---------- Übungstext ----------
Karl Vorländer: Immanuel Kant. Der Mann und das Werk

Es gibt Philosoph:innen, die Philosophiegeschichte geschrieben haben, weil sie eine neue Lösung zu einem alten Problem gefunden haben, ein so genanntes ‚System‘. Die meisten allerdings sind Kärrner im Steinbruch der Philosophie, Galeerensklaven, die im Schweiße ihres Angesichts malochen, um ihre Subsistenz im akademischen Betrieb fristen zu können. Viele beschäftigen sich gar nicht mehr mit den eigentlichen philosophischen Problemstellungen, sondern beschränken sich darauf, bekanntere Vorgänger:innen zu kommentieren und zu kritisieren – mehr Philologen denn Philosophen also. Nur eine Handvoll dieser Galeerensklaven hat eine Bekanntheit erworben, die über den kurzfristigen und flüchtigen Ruhm unter ein paar gleichgesinnten Kolleg:innen hinaus geht. Meist hängt diese Bekanntheit dann an einem einzigen Buch. Wir haben dies bei Hermann Diels gesehen, mit seiner Ausgabe und Übersetzung der Fragmente der Vorsokratiker. Ein ähnlicher Fall nun ist Karl Vorländer. Schüler von Hermann Cohen (also der neukantianischen Schule von Marburg zuzuordnen) hat er sich sein Leben lang praktisch nur mit Immanuel Kant auseinandergesetzt. Er hat in den 1910er Jahren verschiedene Schriften Kants, vor allem die kleineren, bei Felix Meiner herausgegeben und kommentiert. (Einige davon sind als Print-on-Demand sogar noch bei diesem Verlag erhältlich, andere werden von andern Anbietern noch offeriert.) Dass man ihn heute noch kennt, verdankt er aber vor allem dem vorliegenden Werk, der ersten umfassenden Biografie von Immanuel Kant, die erschienen ist. (Seine Geschichte der Philosophie wurde zwar noch so spät wie 1980 bei Rowohlt als Taschenbuch aufgelegt, ist jetzt aber nur noch in (gekürzten?) Ausgaben bei diversen auf Reprints von Klassikern spezialisierten Print-on-Demand-Verlagen neu erhältlich.)
----------
Schreibe den Text über Karl Vorländer und seine Kant-Biografie im Anschluss an den letzten Satz weiter.
---------- Zu prüfendes Material ----------
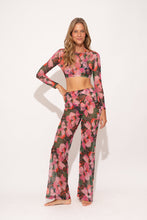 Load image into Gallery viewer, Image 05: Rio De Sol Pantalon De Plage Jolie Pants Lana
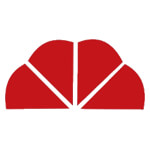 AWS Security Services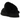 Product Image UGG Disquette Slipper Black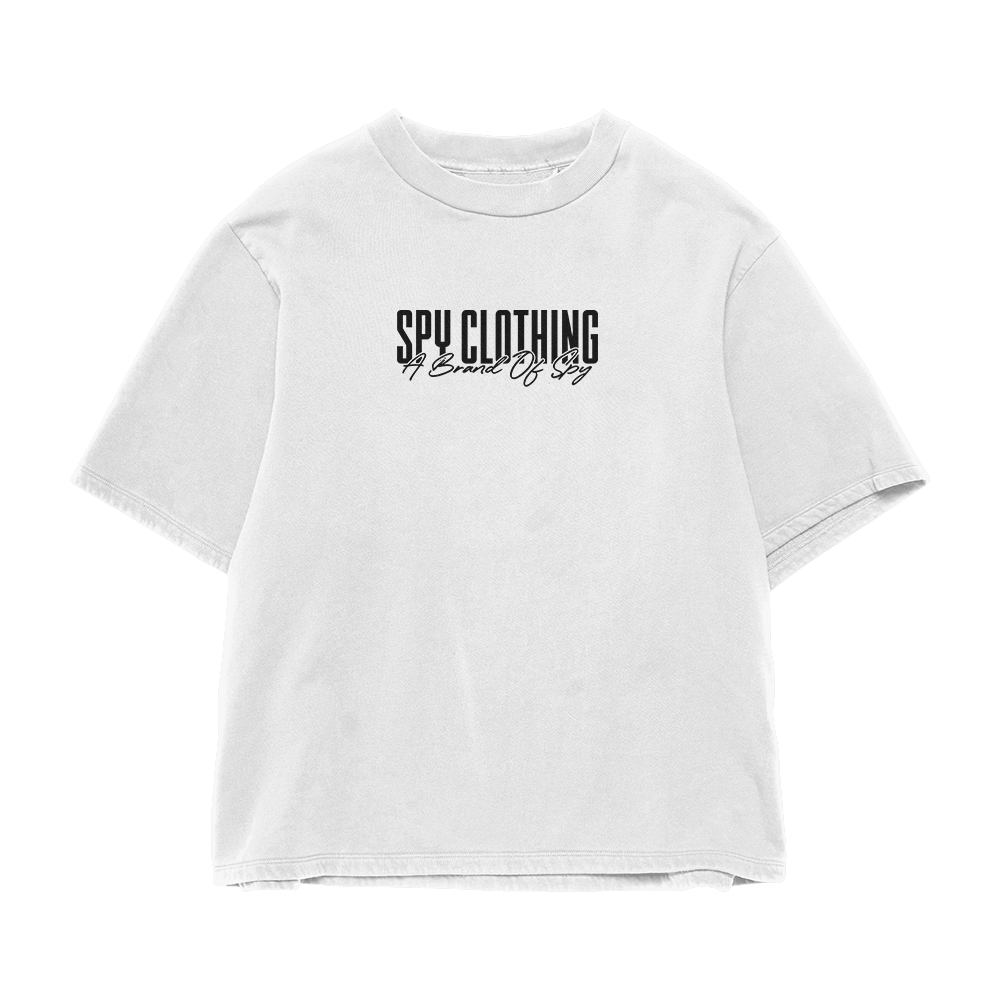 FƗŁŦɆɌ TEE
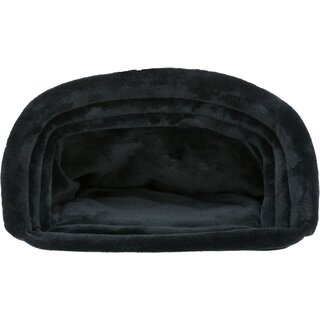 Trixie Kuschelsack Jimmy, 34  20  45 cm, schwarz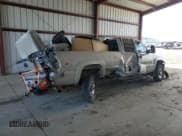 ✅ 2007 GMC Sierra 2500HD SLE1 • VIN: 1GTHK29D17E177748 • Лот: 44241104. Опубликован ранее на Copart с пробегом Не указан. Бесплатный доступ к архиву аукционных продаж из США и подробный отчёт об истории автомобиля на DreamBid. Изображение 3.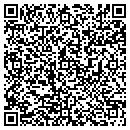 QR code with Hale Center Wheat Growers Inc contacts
----------
---------- Zu prüfendes Material ----------
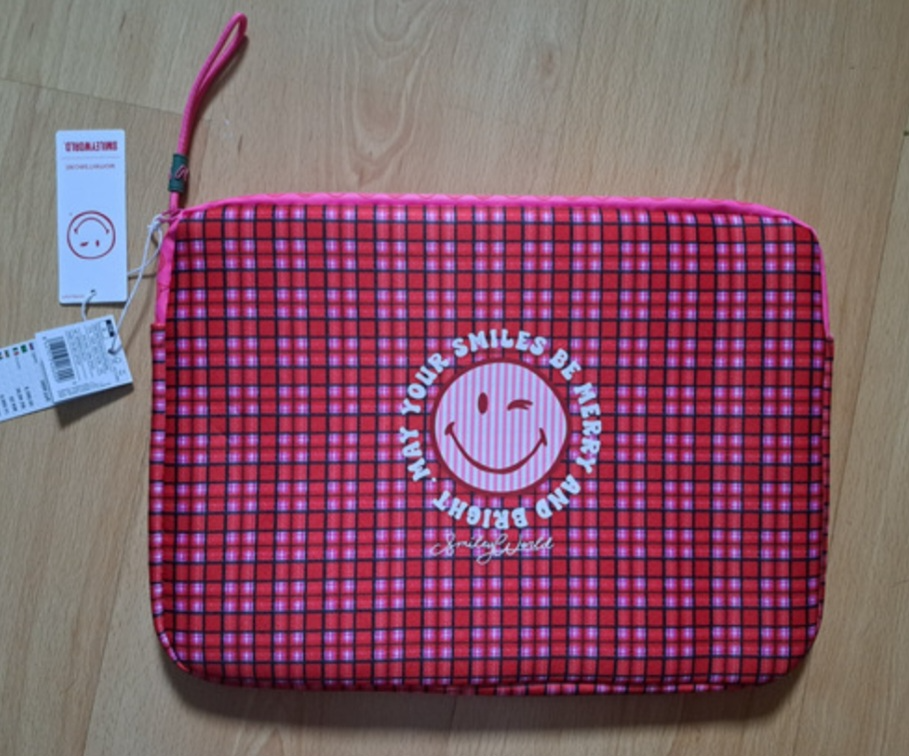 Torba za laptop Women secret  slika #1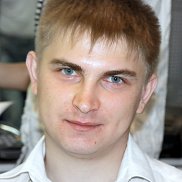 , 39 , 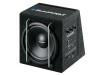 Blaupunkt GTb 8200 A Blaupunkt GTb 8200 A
----------
---------- Zu prüfendes Material ----------
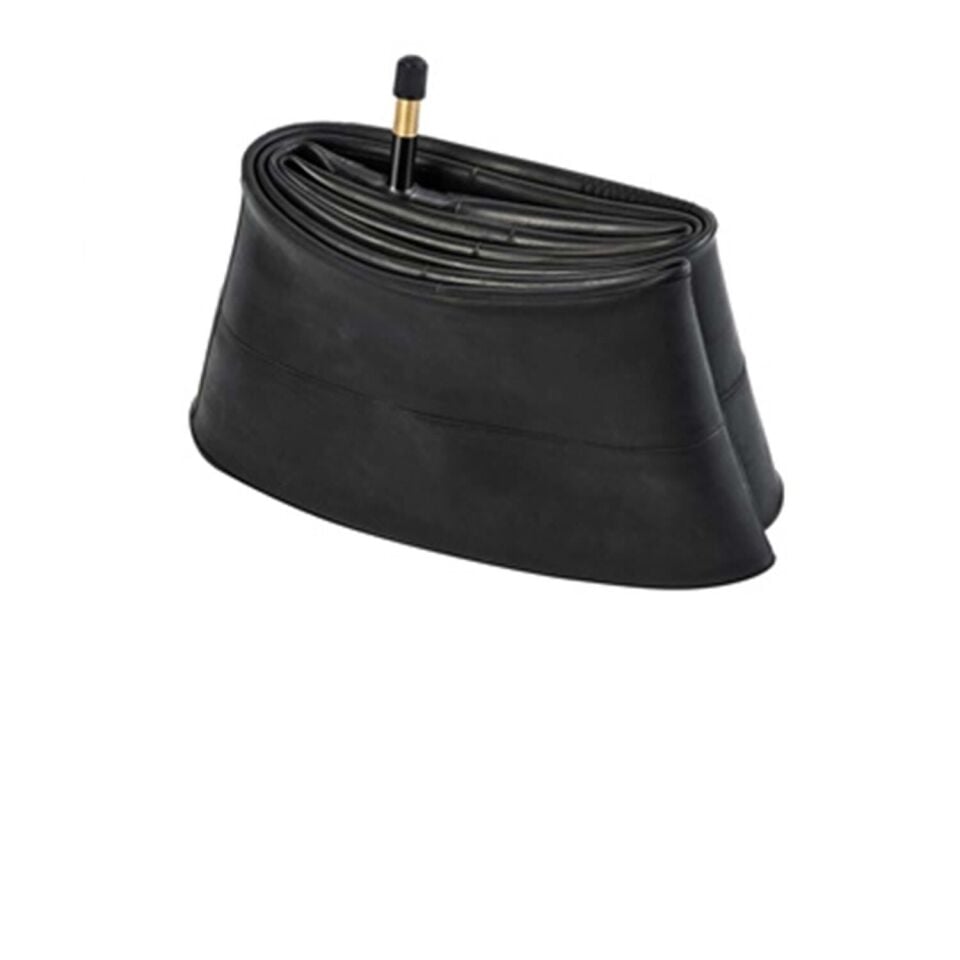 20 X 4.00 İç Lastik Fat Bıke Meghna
----------
(Antwort zur Aufgabe):
Vorländers Verdienst einer ersten, umfassenden Kant-Biografie soll keineswegs dadurch geschmälert werden, dass sie meiner Meinung nach heute nur noch unter großem Vorbehalt lesbar ist. (Sie ist denn auch seit 1997 bei Meiner nicht mehr aufgelegt worden; vor mir liegt ein Reprint aus dem Jahre 2003, zwei Bände in einem, erschienen bei Fourier – seither haben sich offenbar nicht einmal Print-on-Demand-Verlage mehr an das Buch getraut. Bei einem Umfang von rund 900 Seiten auch kein Wunder.)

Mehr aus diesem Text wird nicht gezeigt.